The essence of terrorism is violence for the purpose of intimidation. The subject of terrorist violence is individuals or non-governmental organizations. The object of violence is the government represented by individual civil servants or society represented by individual citizens (including foreigners or civil servants of other states). In addition – private and public property, infrastructure, life support systems. The purpose of violence is to achieve the development of events desired by terrorists - revolution, destabilization of society, outbreak of war with a foreign state, gaining independence of a certain territory, a fall in the prestige of the authorities, political concessions on the part of the authorities, etc.

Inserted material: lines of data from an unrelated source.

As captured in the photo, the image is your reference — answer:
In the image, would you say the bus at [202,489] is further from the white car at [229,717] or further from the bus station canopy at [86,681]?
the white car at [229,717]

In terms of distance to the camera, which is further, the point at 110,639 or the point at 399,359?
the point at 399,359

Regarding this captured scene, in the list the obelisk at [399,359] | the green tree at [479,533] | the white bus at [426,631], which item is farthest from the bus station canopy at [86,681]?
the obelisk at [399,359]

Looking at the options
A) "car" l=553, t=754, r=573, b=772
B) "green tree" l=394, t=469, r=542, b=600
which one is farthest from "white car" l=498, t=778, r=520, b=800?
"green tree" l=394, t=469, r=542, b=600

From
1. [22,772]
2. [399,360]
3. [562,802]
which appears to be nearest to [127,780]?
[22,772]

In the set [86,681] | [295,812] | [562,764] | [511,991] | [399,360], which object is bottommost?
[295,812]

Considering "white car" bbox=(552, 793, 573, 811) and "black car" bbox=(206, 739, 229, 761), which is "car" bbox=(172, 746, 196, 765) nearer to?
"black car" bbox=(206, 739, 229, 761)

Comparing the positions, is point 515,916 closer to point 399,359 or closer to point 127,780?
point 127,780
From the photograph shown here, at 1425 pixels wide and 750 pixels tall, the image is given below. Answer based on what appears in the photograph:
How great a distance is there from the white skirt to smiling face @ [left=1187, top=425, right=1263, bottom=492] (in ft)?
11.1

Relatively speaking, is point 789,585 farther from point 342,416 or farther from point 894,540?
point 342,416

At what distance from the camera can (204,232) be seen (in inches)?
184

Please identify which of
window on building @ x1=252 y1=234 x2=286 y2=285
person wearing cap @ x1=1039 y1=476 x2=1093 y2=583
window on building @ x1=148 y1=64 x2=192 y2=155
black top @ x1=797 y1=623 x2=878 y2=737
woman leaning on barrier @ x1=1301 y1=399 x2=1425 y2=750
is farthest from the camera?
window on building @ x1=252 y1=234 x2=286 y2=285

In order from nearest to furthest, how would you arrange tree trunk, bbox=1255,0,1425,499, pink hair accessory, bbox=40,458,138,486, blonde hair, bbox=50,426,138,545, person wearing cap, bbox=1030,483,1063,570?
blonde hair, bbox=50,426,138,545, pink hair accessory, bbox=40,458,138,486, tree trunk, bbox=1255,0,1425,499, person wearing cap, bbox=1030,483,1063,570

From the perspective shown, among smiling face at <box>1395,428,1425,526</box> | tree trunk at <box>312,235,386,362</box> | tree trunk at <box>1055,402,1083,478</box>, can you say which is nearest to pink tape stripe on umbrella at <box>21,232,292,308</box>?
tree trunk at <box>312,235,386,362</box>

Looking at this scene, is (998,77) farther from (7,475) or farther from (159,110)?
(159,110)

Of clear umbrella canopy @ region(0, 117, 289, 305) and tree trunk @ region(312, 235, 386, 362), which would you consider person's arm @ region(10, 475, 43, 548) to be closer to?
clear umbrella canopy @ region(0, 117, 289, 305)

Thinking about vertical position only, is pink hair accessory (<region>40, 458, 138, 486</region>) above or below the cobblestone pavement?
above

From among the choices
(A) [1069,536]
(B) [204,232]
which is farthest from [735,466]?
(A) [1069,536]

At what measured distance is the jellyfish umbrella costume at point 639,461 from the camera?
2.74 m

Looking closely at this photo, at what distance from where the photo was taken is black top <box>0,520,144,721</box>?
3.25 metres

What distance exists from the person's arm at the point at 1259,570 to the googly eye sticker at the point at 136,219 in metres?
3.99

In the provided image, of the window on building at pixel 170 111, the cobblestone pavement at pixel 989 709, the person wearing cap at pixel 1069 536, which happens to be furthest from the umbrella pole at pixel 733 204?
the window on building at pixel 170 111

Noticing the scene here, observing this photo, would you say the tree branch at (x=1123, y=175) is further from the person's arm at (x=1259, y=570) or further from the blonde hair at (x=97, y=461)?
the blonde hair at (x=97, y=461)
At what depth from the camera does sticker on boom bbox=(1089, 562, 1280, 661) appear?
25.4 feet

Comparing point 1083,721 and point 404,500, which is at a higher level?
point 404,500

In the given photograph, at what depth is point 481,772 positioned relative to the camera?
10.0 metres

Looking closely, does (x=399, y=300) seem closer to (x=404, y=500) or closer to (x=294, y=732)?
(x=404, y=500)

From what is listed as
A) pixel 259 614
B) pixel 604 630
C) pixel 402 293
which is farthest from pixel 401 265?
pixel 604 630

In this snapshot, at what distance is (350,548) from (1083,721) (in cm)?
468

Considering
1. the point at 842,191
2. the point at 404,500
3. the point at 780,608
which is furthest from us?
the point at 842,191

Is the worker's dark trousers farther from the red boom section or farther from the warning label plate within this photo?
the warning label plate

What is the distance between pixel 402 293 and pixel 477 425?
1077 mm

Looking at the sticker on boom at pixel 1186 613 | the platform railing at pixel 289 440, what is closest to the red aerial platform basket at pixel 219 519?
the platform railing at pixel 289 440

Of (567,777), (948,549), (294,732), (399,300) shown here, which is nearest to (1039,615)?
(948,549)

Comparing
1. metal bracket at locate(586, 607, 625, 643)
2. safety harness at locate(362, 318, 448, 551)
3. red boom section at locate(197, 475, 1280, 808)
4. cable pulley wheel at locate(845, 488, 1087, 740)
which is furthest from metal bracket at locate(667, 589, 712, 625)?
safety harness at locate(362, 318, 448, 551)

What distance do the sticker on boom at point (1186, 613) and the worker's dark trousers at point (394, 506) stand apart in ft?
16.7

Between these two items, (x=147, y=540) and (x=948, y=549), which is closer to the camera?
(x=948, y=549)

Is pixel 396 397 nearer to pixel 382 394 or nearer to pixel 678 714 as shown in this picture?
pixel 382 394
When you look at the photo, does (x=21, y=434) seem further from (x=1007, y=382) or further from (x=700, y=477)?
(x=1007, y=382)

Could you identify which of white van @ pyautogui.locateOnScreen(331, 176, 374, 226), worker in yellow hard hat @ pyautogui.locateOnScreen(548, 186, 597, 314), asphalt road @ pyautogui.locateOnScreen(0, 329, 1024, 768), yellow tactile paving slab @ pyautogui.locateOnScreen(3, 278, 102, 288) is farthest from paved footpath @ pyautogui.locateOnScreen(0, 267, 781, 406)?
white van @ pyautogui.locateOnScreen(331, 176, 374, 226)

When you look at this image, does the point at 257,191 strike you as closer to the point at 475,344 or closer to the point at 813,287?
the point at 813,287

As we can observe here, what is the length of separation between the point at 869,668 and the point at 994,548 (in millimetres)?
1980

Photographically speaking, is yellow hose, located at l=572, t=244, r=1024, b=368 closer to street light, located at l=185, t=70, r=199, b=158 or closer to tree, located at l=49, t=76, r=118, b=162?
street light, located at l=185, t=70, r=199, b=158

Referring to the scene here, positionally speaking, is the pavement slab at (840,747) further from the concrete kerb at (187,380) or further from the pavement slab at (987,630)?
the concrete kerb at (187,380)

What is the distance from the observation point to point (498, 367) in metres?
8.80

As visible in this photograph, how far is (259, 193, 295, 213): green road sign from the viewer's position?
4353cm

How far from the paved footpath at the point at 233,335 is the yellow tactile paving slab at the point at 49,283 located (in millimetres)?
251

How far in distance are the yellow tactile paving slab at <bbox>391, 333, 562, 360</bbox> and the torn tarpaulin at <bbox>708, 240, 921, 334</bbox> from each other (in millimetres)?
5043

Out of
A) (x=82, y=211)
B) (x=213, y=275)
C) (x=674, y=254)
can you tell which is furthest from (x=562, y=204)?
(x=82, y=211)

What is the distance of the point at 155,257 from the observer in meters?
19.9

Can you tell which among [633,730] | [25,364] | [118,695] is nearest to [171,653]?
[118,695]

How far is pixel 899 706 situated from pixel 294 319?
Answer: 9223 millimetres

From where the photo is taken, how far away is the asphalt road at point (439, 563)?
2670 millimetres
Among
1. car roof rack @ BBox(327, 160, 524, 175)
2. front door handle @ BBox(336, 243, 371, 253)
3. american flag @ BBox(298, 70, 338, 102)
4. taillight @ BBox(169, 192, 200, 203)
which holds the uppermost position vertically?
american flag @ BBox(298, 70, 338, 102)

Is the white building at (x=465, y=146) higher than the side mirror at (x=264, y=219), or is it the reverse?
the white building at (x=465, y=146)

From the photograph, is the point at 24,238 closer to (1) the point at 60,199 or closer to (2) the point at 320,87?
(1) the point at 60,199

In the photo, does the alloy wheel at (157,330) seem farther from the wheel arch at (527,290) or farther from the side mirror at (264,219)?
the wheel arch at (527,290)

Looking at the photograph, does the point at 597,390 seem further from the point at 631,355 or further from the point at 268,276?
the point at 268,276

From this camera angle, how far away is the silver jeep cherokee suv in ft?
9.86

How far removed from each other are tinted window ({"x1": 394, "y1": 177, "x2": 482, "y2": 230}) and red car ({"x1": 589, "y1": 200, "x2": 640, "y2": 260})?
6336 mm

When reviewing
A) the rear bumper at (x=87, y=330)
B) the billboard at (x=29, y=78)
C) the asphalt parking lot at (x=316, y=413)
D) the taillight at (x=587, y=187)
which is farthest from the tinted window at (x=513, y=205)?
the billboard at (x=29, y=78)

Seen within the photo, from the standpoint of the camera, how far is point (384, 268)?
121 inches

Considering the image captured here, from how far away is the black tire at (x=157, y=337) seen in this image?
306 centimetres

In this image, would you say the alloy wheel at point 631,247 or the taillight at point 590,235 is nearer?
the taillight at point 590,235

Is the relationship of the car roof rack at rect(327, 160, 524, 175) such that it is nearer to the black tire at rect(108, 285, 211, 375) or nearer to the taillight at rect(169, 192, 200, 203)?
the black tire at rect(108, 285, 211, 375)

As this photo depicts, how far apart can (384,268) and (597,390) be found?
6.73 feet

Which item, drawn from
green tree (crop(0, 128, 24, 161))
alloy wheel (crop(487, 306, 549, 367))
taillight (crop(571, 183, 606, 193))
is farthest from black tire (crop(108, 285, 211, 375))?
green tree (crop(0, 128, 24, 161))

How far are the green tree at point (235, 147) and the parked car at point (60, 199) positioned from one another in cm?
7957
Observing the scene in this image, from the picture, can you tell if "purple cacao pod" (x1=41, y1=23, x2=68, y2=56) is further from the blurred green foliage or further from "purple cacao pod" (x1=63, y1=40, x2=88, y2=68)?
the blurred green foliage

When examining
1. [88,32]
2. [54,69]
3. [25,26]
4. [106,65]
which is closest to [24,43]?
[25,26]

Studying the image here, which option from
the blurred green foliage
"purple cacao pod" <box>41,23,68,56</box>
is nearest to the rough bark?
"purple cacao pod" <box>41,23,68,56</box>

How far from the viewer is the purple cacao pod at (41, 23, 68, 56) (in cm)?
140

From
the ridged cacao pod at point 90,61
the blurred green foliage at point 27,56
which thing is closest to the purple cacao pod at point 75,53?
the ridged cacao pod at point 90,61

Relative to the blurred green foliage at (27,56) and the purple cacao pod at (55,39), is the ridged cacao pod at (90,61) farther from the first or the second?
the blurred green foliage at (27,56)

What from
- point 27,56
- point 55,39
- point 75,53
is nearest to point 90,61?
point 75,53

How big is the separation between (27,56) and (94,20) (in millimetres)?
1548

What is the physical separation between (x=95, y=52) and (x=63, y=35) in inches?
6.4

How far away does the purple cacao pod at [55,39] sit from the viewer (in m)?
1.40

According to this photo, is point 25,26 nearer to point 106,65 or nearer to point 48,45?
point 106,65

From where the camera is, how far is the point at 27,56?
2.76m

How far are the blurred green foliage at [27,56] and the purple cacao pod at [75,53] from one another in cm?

Defining terrorism appears to be a difficult task. The forms and methods of terrorist activity have changed significantly over time. This phenomenon has a stable negative assessment, which gives rise to arbitrary interpretation. On the one hand, there is a tendency for an unjustifiably expanded interpretation, when some political forces call their opponents terrorists without sufficient grounds. On the other hand, there is an unjustified narrowing. Terrorists themselves tend to call themselves soldiers, partisans, saboteurs behind enemy lines, etc. Hence the difficulties of both legal definitions and general theoretical understanding of terrorism.

Terrorism is associated with a more general, generic concept of terror. Terror is a way to control society through preventive intimidation. This method of political action can be resorted to by both the state and organizations (or forces) that set themselves political goals. For many years, the tactics of preventive intimidation, regardless of the nature of the subject of the terrorist action, were designated by the general concept of terror. In the 1970s–1980s, a terminological distinction between terror and terrorism emerged. Today, “terror” is interpreted as illegitimate violence by the state towards society as a whole or towards dissidents and opposition. “Terrorism” is the practice of illegitimate violence carried out by forces and organizations opposing the state.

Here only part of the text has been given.